The one thing I wanted to really comment on is a sentence thrown out there by Matt:
The investment, however, is very telling. When one of the top venture capital firms on the planet puts hard dollars behind a support model, it's significant. It becomes doubly so when the firm (or its investors) in question previously invested in JBoss, MySQL, SpringSource (Interface21), and other support-based open-source companies.
It may mean that Benchmark knows something that the rest of the industry seems determined to ignore: services-based businesses may well be the future of the software industry.
a/ A point of detail: Benchmark didn't invest in JBoss. Matrix, out of Boston, did, with David Skok. Peter took a secondary investment with Accel, before transitioning to Benchmark, and I find the constant taking of credit in the press misleading and distasteful. There I said it.

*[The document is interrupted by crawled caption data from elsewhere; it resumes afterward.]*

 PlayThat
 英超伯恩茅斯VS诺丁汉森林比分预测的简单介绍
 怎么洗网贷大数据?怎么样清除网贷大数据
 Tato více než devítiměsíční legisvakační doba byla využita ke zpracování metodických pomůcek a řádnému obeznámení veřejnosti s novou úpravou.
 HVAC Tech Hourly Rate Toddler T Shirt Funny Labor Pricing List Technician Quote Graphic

b/ FALSE: the future of the software industry (as a whole) is services. I always enjoy it when in debate people mention the case of VMWare to evangelical OSS zealots. Here is a company that is creating vasts amount of technological innovation and money with a classic licensing model of software. When asked why they didn't go OSS, the CEO responded "why would I do that?" It is embarrassing for the zealots that in this day and age one of the most successful companies is a proprietary software model. What? my ideology is not perfect? the good old model is still kicking arse? by orders of magnitude in terms of technology and, it goes without saying, financial value creation? I enjoy the squirming. The problem with the generalization above is that it assumes that proprietary license models are dying. That is just false, period. That ship is still sailing. Oracle, Microsoft, IBM, SAP are all growing healthily and running the money presses. The proprietary model is alive and kicking. The existence of OSS models DO NOT negate the proprietary models. GET OVER IT, both models will co-exist and thrive sometimes at the expense of each other, sometimes independently of each other. It is not a zero-sum game, there is value being created in both.

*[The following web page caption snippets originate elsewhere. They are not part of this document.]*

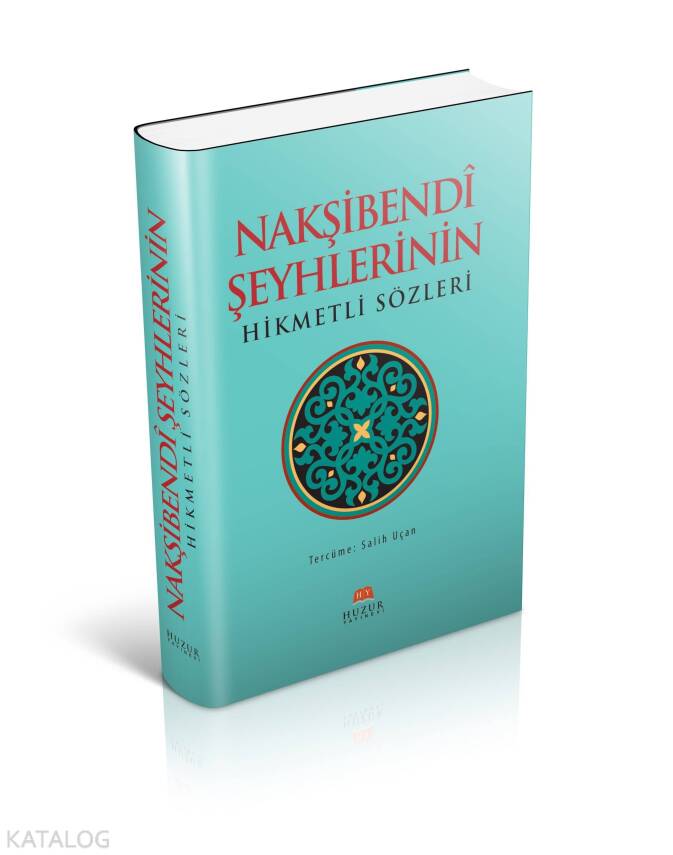 Nakşibendi Şeyhlerinin Hikmetli Sözleri - 1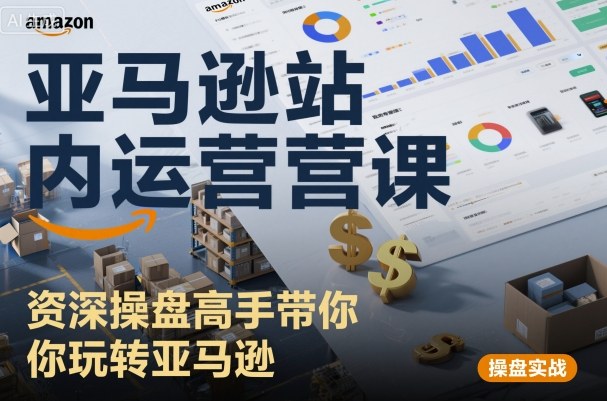 亚马逊站内运营课：资深操盘高手带你玩转亚马逊-599资源坊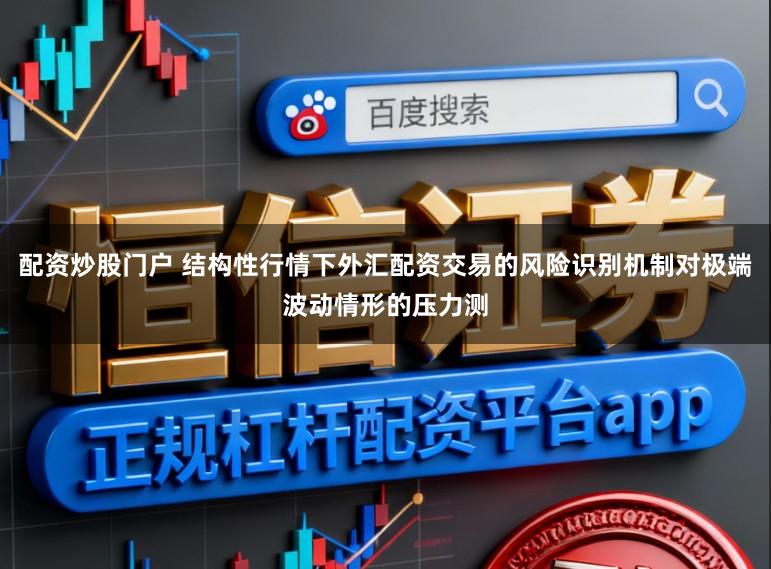 配资炒股门户 结构性行情下外汇配资交易的风险识别机制对极端波动情形的压力测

d/ In fact, witness the RUSH of OSS companies to emulate the proprietary licensing models to monetize their bases. The VC's may have invested in service based companies but they are all becoming product license companies. It is not that they know something we don't, au contraire, they are rediscovering what we all know: that giving away your core competency is a tough way of making money and nothing beats the good old proprietary licensing model. JBoss, MySQL have followed the example of RedHat with the "RHEL/FEDORA" split. AND THAT IS A GOOD THING, don't get me wrong. That model is a proprietary distribution of OSS codebases. That is the engine that ignited RedHat's revenue. The proprietary licensing model is still top dog and the OSS guys are falling all over themselves to emulate it. BTW, on this topic, I find that Savio Rodrigues, the "community blogger" from IBM is a more enlightened read. Maybe because he is from IBM and they literally wrote the book over the past 50 years? Going back to software as a driver for services and hardware? no problem it is called Global Services. Milking software licenses for all it is worth? no problem it is called WebSphere. Giving it all away? huh... no thank you, no!

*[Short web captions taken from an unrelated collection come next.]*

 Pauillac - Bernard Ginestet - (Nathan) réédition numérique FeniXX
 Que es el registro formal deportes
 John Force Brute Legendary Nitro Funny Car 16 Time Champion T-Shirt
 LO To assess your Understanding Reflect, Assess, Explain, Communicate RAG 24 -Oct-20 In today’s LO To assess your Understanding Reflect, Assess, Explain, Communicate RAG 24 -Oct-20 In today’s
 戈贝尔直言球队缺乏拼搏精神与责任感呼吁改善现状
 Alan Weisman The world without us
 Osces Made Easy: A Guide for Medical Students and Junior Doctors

e/ I don't read this particular announcement as an announcement in a services model: these guys do run-time, and if they do run-time they will gravitate towards licensing models as ways to supplement revenue... why? just watch!
f/ TRUE: there is a viable niche in the future of OSS software in services. Note the 2 qualifiers to Matt's blanket statement. 1/ niche 2/OSS not 1/all 2/of software. The services models will scale. I always find myself amused when people broadly claim that 'Services don't scale, everyone knows that'. Because you know, IBM GS, McKinsey, Bain, Accenture, Atos Origin, CapGemini, you name it, these are all 2 bit little shitty companies, right? No, what they mean when they say "it won't scale" that is that the speed at which these businesses grow (slow) and the margins with which they grow (low) do not suit the private money timelines. THAT IS A VC MONEY PROBLEM, NOT AN INTRINSIC INDUSTRY PROBLEM!!!!
g/ Also, to do a services model, and to a lesser extent a product model, you need the heads of projects. That was the professional OSS pitch at JBoss. I am SICK AND TIRED of seeing 2 bit consultancies claim to be the "best/sole/main" source of consulting on project X/Y/Z. You see these greasy haired car-salesman running with dollar signs in their eyes, because you know the software is out there, those poor chums wrote it for free and we get to reap the rewards. The developers of X/Y/Z are the best source of consulting. Period. That is what is fair, ethical and in fact workable from a business standpoint (JBoss, MySQL, Spring).
h/ To do a licensing model with products, you need to be in operations. Operations is where the runtime/product money is. If you are selling services like training and consulting then you are happy surviving in development circles outside of runtime (old JBoss/Spring). But selling a product is done in production with runtime offerings. This is where this new company is strong (they host and scale the runtime). JBoss, MySQL, RedHat are all very strong in this runtime as well, that is where they all make their money. Spring ironically is struggling to transition to monetizing the runtime, since their value is mostly at development time.
I wish them good luck, I always want to see the business of OSS making progress.